An organic EL device to be used for various displays, for example, large-size displays such as a television and small-size displays such as a mobile phone, a personal computer, and a smartphone is generally manufactured by forming thin film transistors (hereinafter referred to as “TFTs”) on a glass substrate serving as a supporting base, successively forming an electrode, a light-emitting layer, and an electrode on the glass substrate having the TFTs formed thereon, and finally hermetically sealing the resultant with a separate glass substrate, multi-layered thin film, or the like. As structures of the organic EL device, there are given a bottom-emission structure in which light is extracted from the side of a glass substrate serving as a supporting base and a top-emission structure in which light is extracted from the side opposite to a glass substrate serving as a supporting base, and those structures are used properly depending on the applications. As another structure of the organic EL device, there may be adopted a structure that allows outside light to directly pass therethrough, and hence there has also been proposed a transparent structure in which electronic elements such as TFTs are visible from the outside. All of the above-mentioned structures can be realized by selecting transparent electrodes and substrate materials.
In addition, the organic EL device can be made thin, lightweight, and flexible by substituting a resin for the related-art glass substrate as the supporting base of the organic EL device. As a result the applications of the organic EL device can further expanded. However, the resin is generally inferior to glass in dimension stability, transparency, heat resistance, moisture resistance, gas barrier property, and the like, and hence various studies of the resin have been conducted.
For example, JP 2008-231327 A (Patent Literature 1) relates to the invention of a polyimide and a precursor thereof useful as a plastic substrate for a flexible display and has reported that polyimides obtained by subjecting tetracarboxylic acids containing an alicyclic structure such as cyclohexylphenyl tetracarboxylic acid to reactions with various diamines are excellent in transparency. However there is a problem in that the polyimides obtained in the foregoing have a glass transition temperature of up to 337° C. according to Examples (Table 1), and hence cannot withstand a heat treatment temperature generally reaching about 400° C. during the annealing step of TFTs. In addition, all of the obtained polyimides have a coefficient of thermal expansion (CTE) of from about 50 ppm/K to about 60 ppm/K. Therefore, in the case where a gas barrier layer is formed so as to impart gas barrier property to the polyimide as in Patent Literature 2 described later, peeling and cracks occur at an interface between the gas barrier layer and the polyimide, with the result that it is difficult to obtain an organic EL device excellent in shape stability.

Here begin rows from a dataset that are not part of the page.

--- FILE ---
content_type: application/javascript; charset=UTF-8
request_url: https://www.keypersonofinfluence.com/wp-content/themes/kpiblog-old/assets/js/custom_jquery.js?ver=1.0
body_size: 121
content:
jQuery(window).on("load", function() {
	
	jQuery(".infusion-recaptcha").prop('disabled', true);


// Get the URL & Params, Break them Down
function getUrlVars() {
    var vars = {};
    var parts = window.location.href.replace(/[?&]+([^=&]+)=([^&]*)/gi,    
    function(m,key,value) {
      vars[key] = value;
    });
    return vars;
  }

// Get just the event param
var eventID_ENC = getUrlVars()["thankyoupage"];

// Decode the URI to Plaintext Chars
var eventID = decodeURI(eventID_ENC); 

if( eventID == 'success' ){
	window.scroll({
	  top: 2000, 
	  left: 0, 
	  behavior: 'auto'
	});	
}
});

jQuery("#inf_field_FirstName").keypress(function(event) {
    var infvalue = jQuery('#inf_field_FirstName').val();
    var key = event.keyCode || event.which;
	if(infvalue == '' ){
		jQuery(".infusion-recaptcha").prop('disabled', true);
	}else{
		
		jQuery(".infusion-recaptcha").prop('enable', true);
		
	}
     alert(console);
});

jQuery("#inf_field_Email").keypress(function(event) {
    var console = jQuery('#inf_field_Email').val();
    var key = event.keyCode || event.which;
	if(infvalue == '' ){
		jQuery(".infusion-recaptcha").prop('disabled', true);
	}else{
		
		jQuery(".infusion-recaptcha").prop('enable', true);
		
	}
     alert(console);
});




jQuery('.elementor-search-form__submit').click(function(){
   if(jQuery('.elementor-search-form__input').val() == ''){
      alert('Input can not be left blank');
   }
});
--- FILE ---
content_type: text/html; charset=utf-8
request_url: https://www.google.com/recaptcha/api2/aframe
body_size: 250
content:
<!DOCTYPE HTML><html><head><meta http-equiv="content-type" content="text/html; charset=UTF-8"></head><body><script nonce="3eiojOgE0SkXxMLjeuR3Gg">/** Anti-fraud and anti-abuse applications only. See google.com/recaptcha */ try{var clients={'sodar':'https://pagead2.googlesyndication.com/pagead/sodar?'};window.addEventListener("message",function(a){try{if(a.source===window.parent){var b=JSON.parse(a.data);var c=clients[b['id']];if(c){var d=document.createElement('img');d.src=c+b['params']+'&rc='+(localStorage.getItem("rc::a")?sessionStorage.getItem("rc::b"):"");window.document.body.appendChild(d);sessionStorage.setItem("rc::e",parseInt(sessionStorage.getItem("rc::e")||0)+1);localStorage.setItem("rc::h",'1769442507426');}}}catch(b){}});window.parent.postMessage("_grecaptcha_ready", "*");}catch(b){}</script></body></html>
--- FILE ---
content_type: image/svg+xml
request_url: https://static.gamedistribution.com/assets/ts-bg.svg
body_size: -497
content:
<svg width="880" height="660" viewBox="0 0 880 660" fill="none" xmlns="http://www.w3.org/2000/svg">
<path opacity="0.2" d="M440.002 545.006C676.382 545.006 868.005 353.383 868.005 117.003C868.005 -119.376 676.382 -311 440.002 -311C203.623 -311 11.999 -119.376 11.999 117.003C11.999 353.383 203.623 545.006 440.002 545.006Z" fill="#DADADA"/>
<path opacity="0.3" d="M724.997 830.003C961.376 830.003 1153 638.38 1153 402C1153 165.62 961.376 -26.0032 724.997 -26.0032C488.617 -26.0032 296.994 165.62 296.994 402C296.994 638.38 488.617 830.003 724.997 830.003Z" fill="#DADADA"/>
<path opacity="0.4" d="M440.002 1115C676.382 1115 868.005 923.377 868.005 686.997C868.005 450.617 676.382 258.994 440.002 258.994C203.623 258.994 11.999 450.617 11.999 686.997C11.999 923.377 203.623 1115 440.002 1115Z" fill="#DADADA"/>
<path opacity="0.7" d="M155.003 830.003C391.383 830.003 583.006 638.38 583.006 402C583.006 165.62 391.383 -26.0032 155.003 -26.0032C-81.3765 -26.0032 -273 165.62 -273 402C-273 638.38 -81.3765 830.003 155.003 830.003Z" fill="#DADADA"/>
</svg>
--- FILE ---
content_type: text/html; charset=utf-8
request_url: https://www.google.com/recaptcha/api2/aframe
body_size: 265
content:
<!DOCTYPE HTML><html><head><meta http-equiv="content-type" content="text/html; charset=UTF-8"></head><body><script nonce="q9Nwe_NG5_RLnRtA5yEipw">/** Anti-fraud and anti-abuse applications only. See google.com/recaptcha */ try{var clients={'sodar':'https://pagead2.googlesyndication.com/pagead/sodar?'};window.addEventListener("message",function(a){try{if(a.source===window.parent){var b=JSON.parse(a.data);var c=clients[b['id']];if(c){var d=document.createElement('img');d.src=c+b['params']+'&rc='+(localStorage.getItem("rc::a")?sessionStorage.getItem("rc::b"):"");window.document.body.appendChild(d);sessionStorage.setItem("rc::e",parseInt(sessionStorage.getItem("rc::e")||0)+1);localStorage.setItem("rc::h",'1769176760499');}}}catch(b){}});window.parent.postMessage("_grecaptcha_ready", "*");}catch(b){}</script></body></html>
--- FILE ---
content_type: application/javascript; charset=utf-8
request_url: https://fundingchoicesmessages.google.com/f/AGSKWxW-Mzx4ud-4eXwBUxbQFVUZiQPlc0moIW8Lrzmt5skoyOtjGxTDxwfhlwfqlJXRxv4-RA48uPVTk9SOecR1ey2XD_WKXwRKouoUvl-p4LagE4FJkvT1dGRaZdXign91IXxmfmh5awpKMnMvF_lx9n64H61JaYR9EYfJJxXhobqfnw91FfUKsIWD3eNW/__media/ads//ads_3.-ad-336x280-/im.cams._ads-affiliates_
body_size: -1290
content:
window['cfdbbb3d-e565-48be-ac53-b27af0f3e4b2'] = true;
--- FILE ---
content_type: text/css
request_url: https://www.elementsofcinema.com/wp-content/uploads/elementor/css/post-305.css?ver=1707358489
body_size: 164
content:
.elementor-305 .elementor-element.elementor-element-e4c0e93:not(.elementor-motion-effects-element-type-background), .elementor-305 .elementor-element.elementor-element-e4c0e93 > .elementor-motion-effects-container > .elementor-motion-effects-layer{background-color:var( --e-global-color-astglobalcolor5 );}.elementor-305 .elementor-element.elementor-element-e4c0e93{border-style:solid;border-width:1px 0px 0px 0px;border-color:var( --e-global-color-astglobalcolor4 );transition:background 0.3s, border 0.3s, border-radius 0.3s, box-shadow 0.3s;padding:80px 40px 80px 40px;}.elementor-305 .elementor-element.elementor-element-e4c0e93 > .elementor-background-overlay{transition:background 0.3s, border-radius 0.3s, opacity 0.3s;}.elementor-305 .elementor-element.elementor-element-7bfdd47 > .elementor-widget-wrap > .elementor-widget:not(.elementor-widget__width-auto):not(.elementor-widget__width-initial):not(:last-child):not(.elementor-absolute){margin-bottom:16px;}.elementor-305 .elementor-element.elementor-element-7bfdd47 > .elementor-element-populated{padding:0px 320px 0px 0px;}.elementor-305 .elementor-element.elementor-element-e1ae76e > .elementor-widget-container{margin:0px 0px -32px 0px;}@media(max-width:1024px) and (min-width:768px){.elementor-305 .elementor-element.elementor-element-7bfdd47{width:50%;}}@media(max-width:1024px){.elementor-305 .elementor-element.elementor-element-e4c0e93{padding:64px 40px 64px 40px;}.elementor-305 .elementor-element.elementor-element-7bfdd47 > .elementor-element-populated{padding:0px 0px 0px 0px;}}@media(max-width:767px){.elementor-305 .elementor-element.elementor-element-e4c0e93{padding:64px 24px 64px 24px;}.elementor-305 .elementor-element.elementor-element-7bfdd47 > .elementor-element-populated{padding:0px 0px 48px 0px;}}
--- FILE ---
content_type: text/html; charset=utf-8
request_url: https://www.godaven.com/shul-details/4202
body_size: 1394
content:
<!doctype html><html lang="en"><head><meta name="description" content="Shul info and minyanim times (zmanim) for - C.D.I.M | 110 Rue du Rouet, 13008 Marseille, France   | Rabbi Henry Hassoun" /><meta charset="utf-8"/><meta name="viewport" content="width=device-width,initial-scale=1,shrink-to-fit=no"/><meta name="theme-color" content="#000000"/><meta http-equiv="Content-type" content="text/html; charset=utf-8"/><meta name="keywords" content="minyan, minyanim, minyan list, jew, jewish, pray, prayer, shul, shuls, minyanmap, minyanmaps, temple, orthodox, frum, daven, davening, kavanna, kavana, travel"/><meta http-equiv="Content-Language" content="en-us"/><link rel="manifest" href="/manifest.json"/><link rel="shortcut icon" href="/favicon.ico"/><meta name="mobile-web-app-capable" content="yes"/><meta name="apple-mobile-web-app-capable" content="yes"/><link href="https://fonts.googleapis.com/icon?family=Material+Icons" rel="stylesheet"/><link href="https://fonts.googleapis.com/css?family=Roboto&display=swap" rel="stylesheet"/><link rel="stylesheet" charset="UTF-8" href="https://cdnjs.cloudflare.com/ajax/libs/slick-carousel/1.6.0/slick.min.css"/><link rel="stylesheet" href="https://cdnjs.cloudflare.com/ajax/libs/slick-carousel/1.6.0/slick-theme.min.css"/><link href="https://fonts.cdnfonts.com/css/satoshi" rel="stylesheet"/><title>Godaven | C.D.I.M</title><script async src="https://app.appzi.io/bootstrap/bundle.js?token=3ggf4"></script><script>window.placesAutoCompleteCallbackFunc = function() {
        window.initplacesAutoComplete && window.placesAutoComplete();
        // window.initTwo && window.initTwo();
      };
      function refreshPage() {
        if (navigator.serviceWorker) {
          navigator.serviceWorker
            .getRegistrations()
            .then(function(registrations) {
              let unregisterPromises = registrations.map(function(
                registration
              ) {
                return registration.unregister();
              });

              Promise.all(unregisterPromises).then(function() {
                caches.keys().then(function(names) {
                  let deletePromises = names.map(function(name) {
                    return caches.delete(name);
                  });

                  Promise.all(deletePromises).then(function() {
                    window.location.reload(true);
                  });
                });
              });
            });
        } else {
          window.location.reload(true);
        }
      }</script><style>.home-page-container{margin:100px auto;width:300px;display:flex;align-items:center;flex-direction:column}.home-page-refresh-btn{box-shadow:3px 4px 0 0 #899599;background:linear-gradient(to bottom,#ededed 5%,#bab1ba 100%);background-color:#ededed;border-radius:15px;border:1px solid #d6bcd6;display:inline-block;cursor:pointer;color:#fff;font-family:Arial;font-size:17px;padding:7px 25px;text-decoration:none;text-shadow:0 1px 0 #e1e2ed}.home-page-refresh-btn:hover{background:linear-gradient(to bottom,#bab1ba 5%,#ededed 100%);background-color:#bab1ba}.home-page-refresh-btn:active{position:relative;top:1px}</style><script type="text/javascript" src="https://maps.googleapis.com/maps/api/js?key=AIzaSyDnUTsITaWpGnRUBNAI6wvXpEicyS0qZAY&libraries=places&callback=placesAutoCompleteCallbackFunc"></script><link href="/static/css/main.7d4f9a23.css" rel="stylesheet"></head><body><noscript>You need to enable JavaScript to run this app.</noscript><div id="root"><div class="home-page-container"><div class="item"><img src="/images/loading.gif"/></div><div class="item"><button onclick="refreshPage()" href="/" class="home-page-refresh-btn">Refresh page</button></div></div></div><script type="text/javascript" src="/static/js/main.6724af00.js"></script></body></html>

Further, JP 2011-238355 A (Patent Literature 2) relates to the invention of a gas barrier film that is excellent in gas barrier property and heat resistance, is flexible, and can be used as a base for an organic EL device or the like, and discloses the following: a flexible film made of polyethylene terephthalate (PET), polyethylene naphthalate (PEN), polycarbonate (PC), polyvinyl chloride (PVC), polyimide, or the like is used as a base; a stress relaxation layer and a gas barrier layer (inorganic barrier layer) including a compound containing at least silicon and oxygen are formed on one surface side of the flexible film so as to prevent the permeation of water vapor and air; and the coefficient of thermal expansion of the stress relaxation layer is set within a range of from 0.5 ppm/K to 20 ppm/K so as to prevent the occurrence of peeling and cracks caused by differences in thermophysical properties (coefficient of thermal expansion, thermal shrinkage rate) between the resin base and the inorganic barrier layer. However, there is a problem in that the flexible film made of PET, PEN, PC, PVC, or the like given as the supporting base in the foregoing does not have sufficient heat resistance and hence cannot withstand the heat treatment temperature generally reaching about 400° C. during the annealing step of TFTs. Further, polyimide (gas barrier film 2-3) used in Comparative Example has a transmittance lower than that of glass due to a yellowish brown color thereof and hence is not preferred as a resin to be substituted for glass.
Further, JP 2007-46054 A (Patent Literature 3) relates to the invention of a low tinted polyimide resin composition useful for glass type applications in the field of electronic displays, and discloses that a polyimide film containing a perfluoro-imide moiety has a low coefficient of thermal expansion and a high glass transition temperature and is excellent in transparency. However, the transmittance in a visible light region of most of the polyimide films actually obtained in Examples has not reached 80%, and the glass transition temperature thereof has not reached 400° C. Thus, a polyimide film that concurrently satisfies low thermal expandability, transparency, and heat resistance has not been obtained.
Similarly, JP 2-251564 A (Patent Literature 4) discloses that a fluorine-containing polyimide composition containing a fluorinated alkyl group introduced into an acid anhydride and a diamine has a low dielectric constant, a low water absorption coefficient, and low thermal expandability and is applicable to materials for printed boards and optical waveguides. However, Patent Literature 4 does not describe the transmittance in a visible light region of a polyimide film. Further, Patent Literature 4 does not describe means for solving the retardation problem caused when a transparent polyimide film having a low coefficient of thermal expansion is applied to a supporting base of a display device.
Besides the above, attempts have been made to reduce the weight of a device by rising a flexible resin for a supporting base. For example, Non Patent Literatures 1 and 2 listed below have proposed organic EL devices in which polyimide having high transparency is applied to the supporting base. However, as described above, it cannot be said that the difference in coefficient of thermal expansion between the polyimide films described in those literatures and the gas barrier layer of an inorganic compound formed so as to compensate for gas barrier property is sufficiently small.